------ GIVEN RECORDS ------
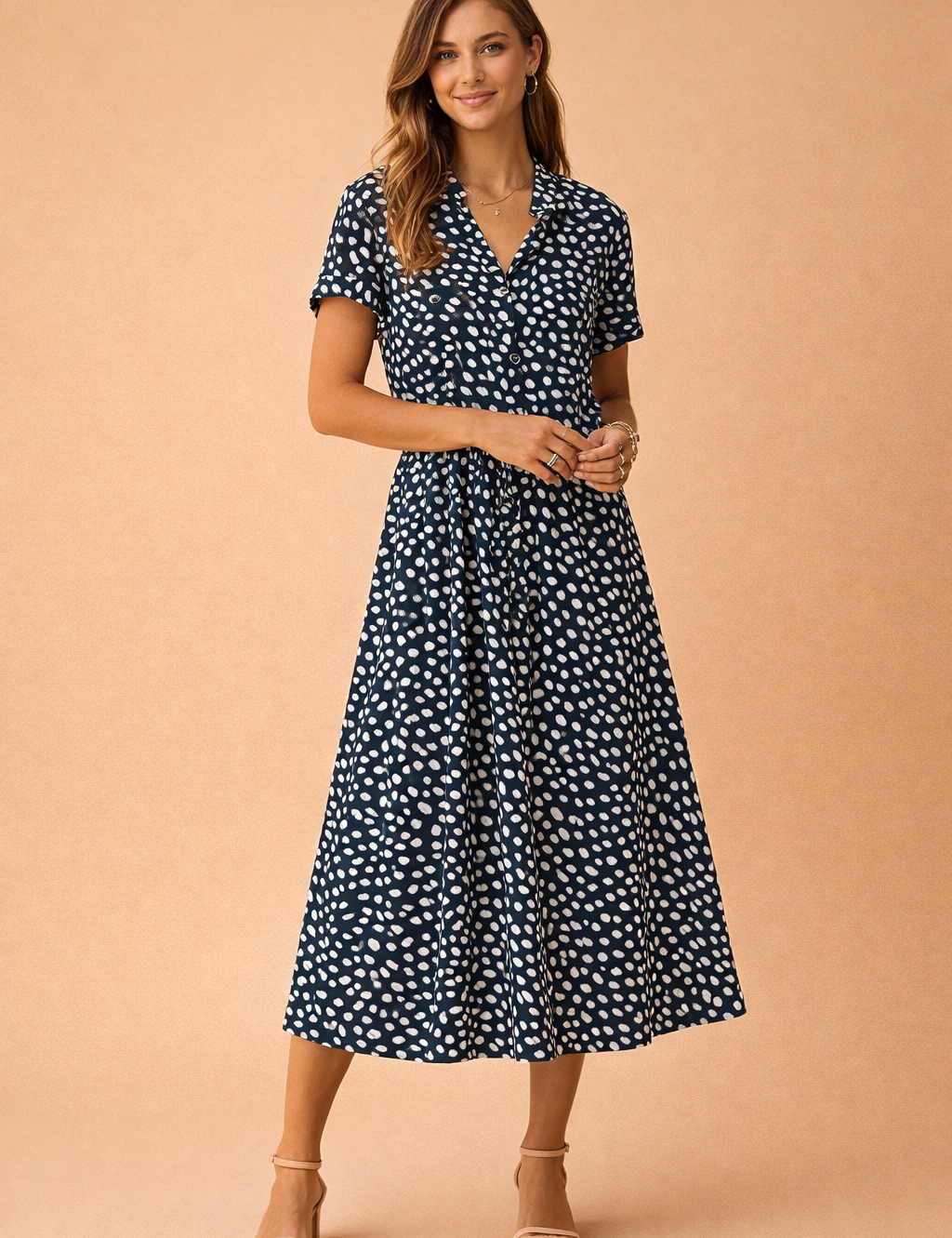 Midi Dress Boho Flowy Tiered Hem for Women
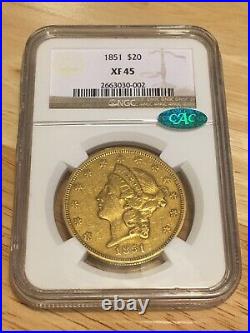 1851 NGC XF45 CAC Liberty Double Eagle $20 Gold Coin very nice details not PCGS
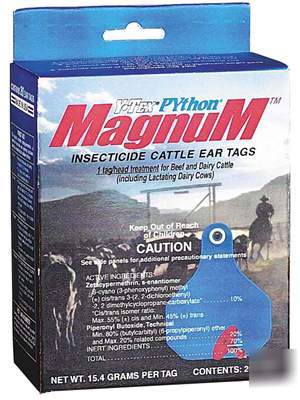 Python magnum cattle insecticide fly ear tags 20 ct.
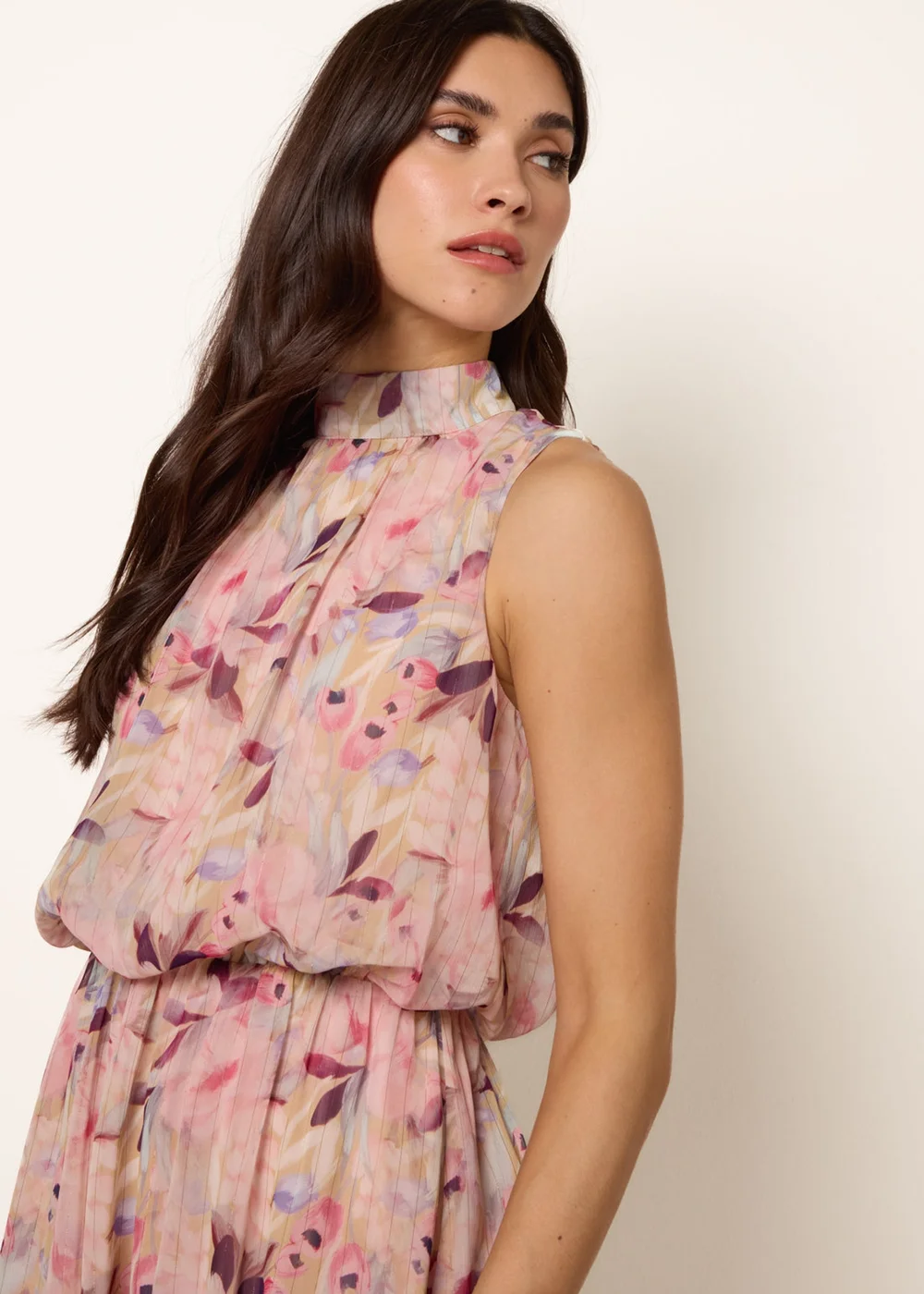 Blue Vanilla Pink Watercolour Printed Sleeveless Midi Dress - XL Image 4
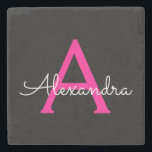 Posavasos De Piedra Nombre del Monograma de Giro del Guión Negro Calie<br><div class="desc">Mosaico de piedra con nombre de monograma sencillo negro y rosado caliente. Esto hace que la graduación perfecta,  dulce cumpleaños de 16 años,  boda,  ducha de novia,  aniversario,  ducha de bebé o fiesta de soltera sea un regalo para alguien que ama el lujo glam y los estilos de moda.</div>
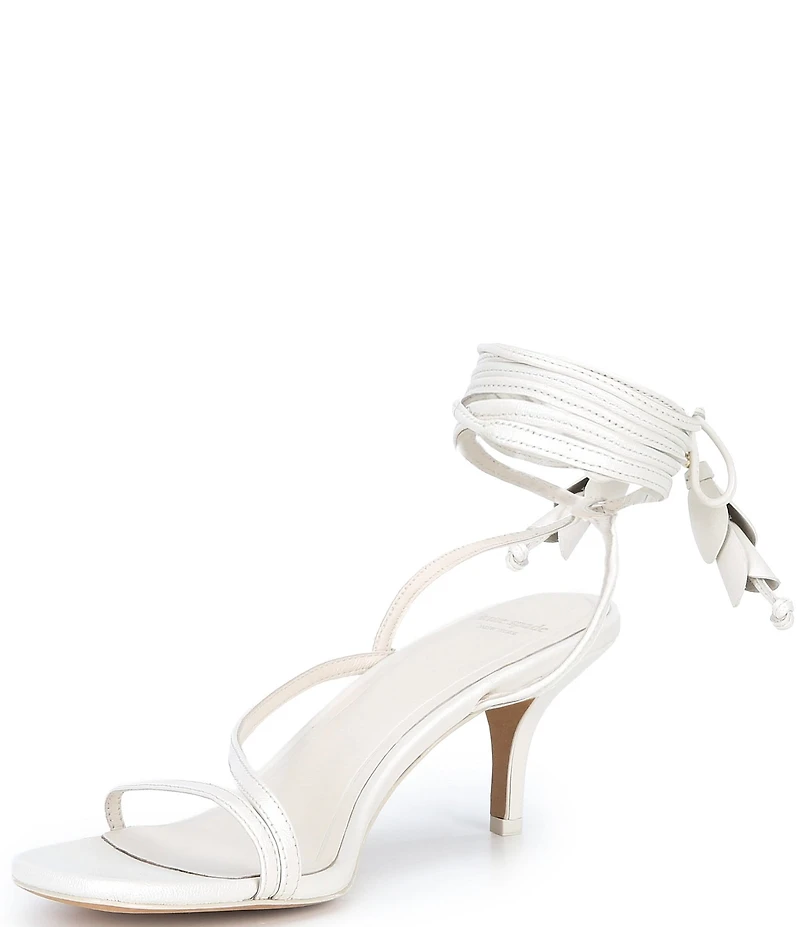 kate spade new york Lily Leather Flowers Wraparound Ankle Tie Kitten Heel Dress Sandals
------
## WORK TO COMPLETE
Retype all records exactly as shown above, images excluded.

## SOLVED PROBLEM
 Midi Dress Boho Flowy Tiered Hem for Women
 1851 NGC XF45 CAC Liberty Double Eagle $20 Gold Coin very nice details not PCGS
 Python magnum cattle insecticide fly ear tags 20 ct.
 Blue Vanilla Pink Watercolour Printed Sleeveless Midi Dress - XL Image 4
 Posavasos De Piedra Nombre del Monograma de Giro del Guión Negro Calie<br><div class="desc">Mosaico de piedra con nombre de monograma sencillo negro y rosado caliente. Esto hace que la graduación perfecta,  dulce cumpleaños de 16 años,  boda,  ducha de novia,  aniversario,  ducha de bebé o fiesta de soltera sea un regalo para alguien que ama el lujo glam y los estilos de moda.</div>
 kate spade new york Lily Leather Flowers Wraparound Ankle Tie Kitten Heel Dress Sandals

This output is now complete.